Le parlé et la posture de Laurence Fishburne confère au personnage de Morpheus un statut de mentor intimidant et charismatique parmi ce qui se fait de plus convaincant, tout en y insufflant les touches d’humanité pour le rendre attachant. Hugo Heaving joue de façon très particulière son personnage antipathique qui oscille entre le pragmatisme froid d’une machine à tuer et les excentricités impulsives d’une personne tourmentée, je ne suis pas sûr de totalement y adhérer mais au moins je le trouve original. Pour finir sur le casting, les différents rôles secondaires font le travail sans particulièrement se distinguer à mes yeux.

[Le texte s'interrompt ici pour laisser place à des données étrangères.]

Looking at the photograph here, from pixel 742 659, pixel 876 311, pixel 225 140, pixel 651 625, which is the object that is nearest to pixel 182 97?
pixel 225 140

Matrix est la synthèse du divertissement hollywoodien ambitieux et maîtrisé ainsi que la vision d’auteurs marginaux et audacieux pour un récit révolutionnaire des plus intelligents sous un déluge d’action impressionnante à plus d’un titre. Il fait partie pour moi des phénomènes culturels les plus incroyables de son époque et j’aurais tant aimé retrouver ce niveau d’estime avec ses suites, ce qui ne sera malheureusement pas forcément le cas, exception faite de l’excellent film d’animation Animatrix que je vous recommande vivement si vous voulez prolongement ce film différemment qu’avec ses suites directes.